Teşvikler kısa vadede ekonomik ve sosyal hayata olumlu katkı sağlamasının yanında olumsuz dışsallıkları da barındırmaktadır. Kamu kaynaklarının teşvik aracılığı ile özel kesime transfer edilmesi aşamasında oluşan verimsizliklerdir. Amacına ulaşamayan, istenilen verimlilikten sonuç alınamayan uygulamalar akademisyenler, özel ve devlet kesimi temsilcileri, politikacılar tarafından araştırma

ve tartışma konusudur. Bunun sonucunda kalkınması istenilen sektörlerin ya da faaliyetlerin desteklenmesi adına diğer sektör ya da faaliyetlerden fedakarlık yapılması verimsizlik ve etkinsizlikleri de beraberinde getirmektedir.

Teşvik politikaları sağlamış oldukları imkanların haricinde belirli bölgelere, sektörlere kaynakların dağıtılmasından dolayı haksız rekabete neden olduğuna dair görüşlere, eleştirilere yol açmaktadır. Sunulan imkanlardan elde edilen katma değer gelişmiş bölgelere, sektörlere mi kayıyor yoksa geliştirilmek istenen bölge, sektör üzerinde bir yarar mı sağlıyor? Bu olumsuzlukları gidermek, teşvikten verim sağlayabilmek adına yeni teşvik sitemine geçiş yapılmıştır ve bu teşvik sistemi günümüzde daha da geliştirilmiştir. Ülke ekonomisine ve ülkenin ithalat yükünü hafifletmeye odaklı bir teşvik sistemi uygulanmaktadır.

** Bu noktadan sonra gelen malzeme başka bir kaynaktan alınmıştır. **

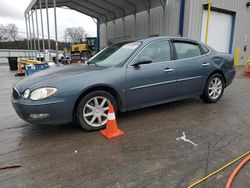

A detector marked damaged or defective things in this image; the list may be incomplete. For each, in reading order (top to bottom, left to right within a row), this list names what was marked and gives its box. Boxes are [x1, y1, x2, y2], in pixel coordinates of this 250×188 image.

cracked concrete ground [0, 65, 249, 188]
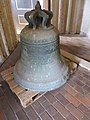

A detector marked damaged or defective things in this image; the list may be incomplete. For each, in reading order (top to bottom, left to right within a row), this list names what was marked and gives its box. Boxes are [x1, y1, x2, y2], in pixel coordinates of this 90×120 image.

corrosion stain on bell [13, 1, 69, 92]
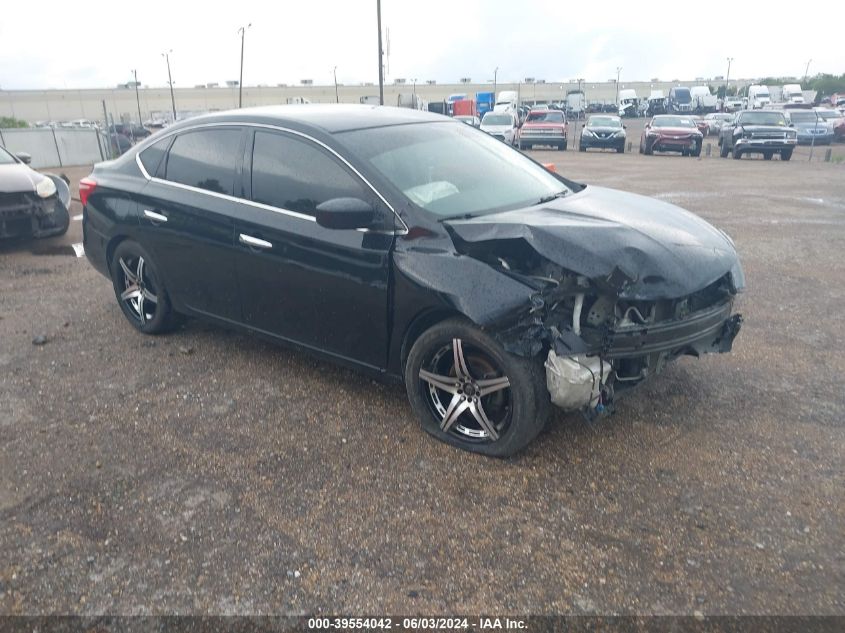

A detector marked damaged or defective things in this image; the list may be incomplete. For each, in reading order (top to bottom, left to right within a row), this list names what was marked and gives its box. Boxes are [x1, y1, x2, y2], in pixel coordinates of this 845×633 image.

crumpled hood [0, 163, 44, 193]
damaged red car [82, 107, 740, 454]
severe front-end damage [398, 184, 740, 414]
crumpled hood [446, 185, 740, 298]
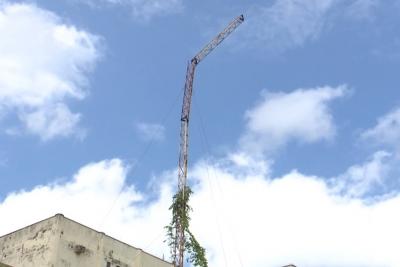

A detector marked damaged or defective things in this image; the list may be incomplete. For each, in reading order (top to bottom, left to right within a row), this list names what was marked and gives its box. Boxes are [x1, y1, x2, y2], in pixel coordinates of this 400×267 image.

rusty metal structure [174, 14, 245, 267]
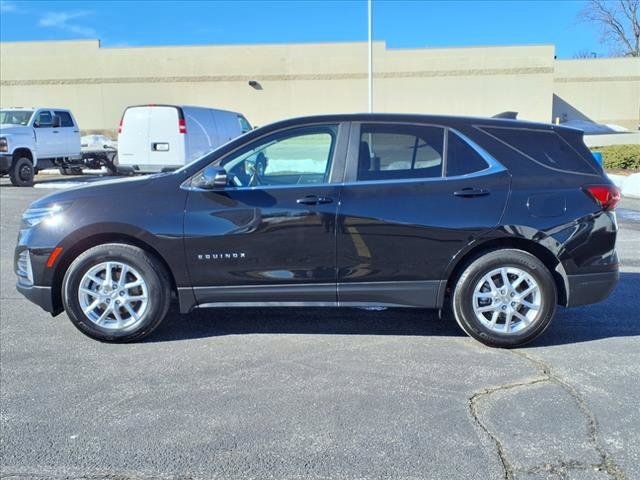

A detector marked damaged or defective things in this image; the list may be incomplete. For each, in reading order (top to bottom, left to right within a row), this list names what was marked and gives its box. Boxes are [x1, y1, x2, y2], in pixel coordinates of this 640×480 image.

pavement crack [464, 348, 624, 480]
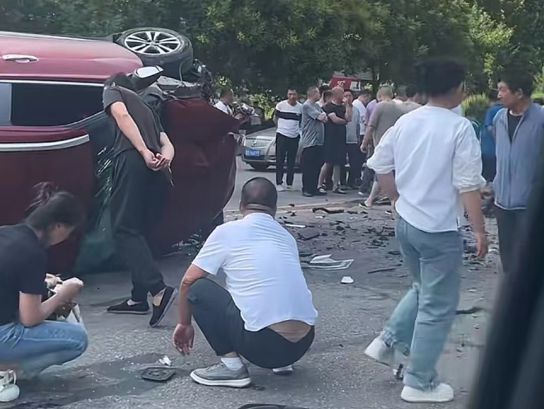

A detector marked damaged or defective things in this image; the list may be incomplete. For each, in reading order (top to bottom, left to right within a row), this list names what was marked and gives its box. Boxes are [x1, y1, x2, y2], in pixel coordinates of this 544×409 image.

overturned red suv [0, 27, 238, 270]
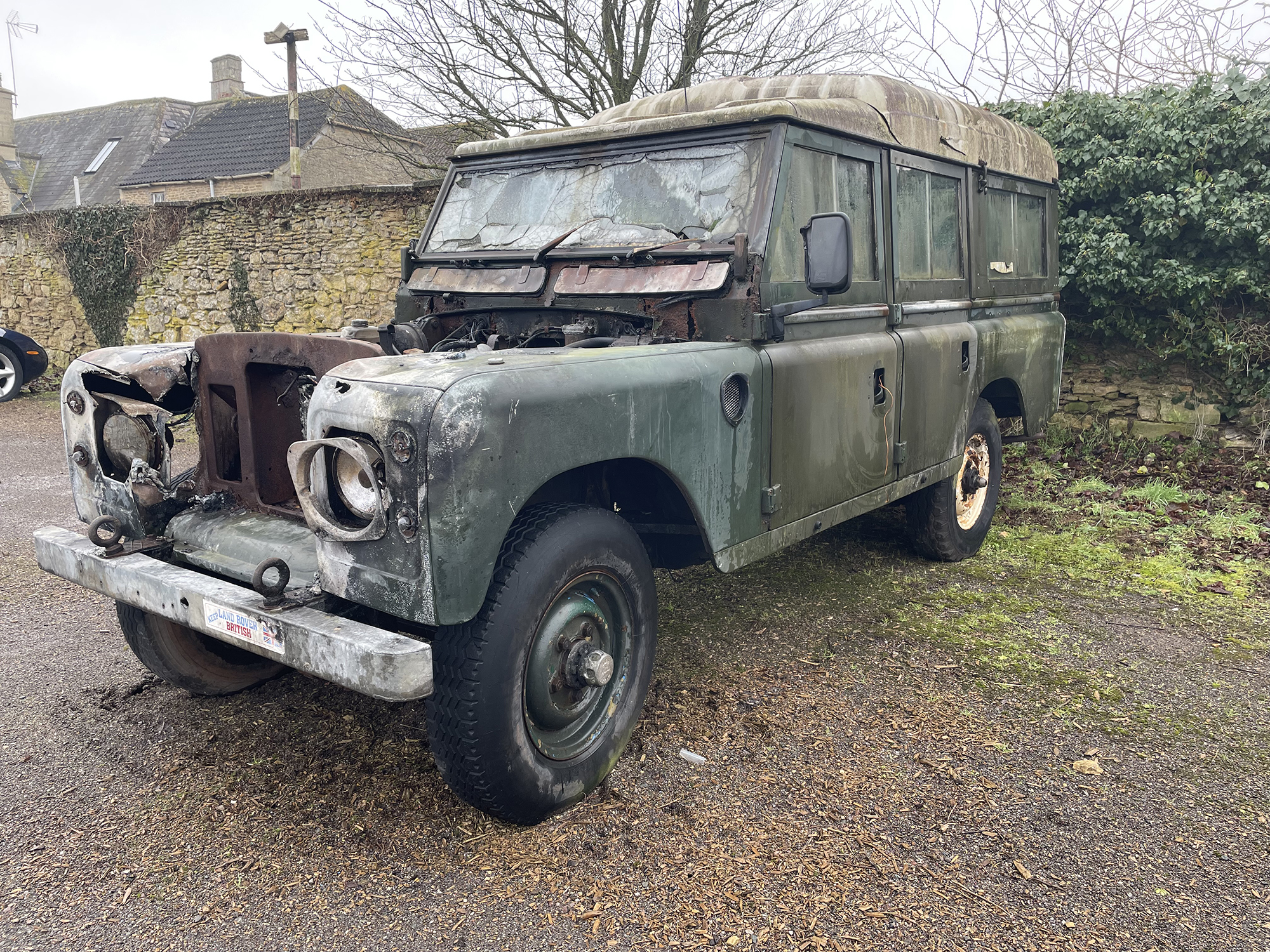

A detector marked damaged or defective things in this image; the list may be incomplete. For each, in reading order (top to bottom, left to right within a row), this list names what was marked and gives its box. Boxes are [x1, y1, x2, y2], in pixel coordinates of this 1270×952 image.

cracked windshield [427, 139, 762, 251]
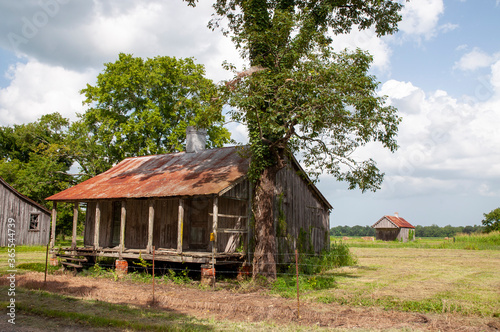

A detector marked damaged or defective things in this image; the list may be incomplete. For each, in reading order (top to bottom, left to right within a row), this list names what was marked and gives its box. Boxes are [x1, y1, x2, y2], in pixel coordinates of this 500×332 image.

barn rusty roof [47, 147, 250, 201]
rusted metal sheet [47, 147, 250, 201]
rusty tin roof [47, 147, 250, 201]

Türkiye’de uygulanan 2012’den önce ki teşvik politikalarından ana hatları itibariyle yatırım hacminde artış ve ihracat düzeyinin artması ekseninde ekonomik büyüme ve istihdam başta olmak üzere makro değişkenlerde olumlu bir sonuç ortaya çıkarması beklenmekteydi ve bu olumsuzlukları gidermek için yeni teşvik sistemi ile kalite ve yaratıcılık unsurları, yenilikçi politika doğrultusunda geçiş yapılmıştır.

Yeni teşvik sistemine geçiş ile dünya pazarında doyuma ulaşmış olan stratejik ve teknolojik ürünlerin üretimi 2012’den günümüze kadar teşvik edilmektedir. Temel hedef ise, Türkiye’ de ekonomik ve sosyal kriterleri Avrupa Birliğine yakınlaştırmaktır. Proje bazlı sistemine geçiş ile her projenin kendine özgü bir grafiği olduğu bilincine varılıp, teşvikler bu doğrultuda verilmiştir. Bu teşvik sistemi ile teşvik edilen alanlar sayesinde cari açık kapatılacak, dışa bağımlılık azaltılacak, ortaya üretim çıkarılacak, bu sayede de istihdam arttırılmış olacaktır.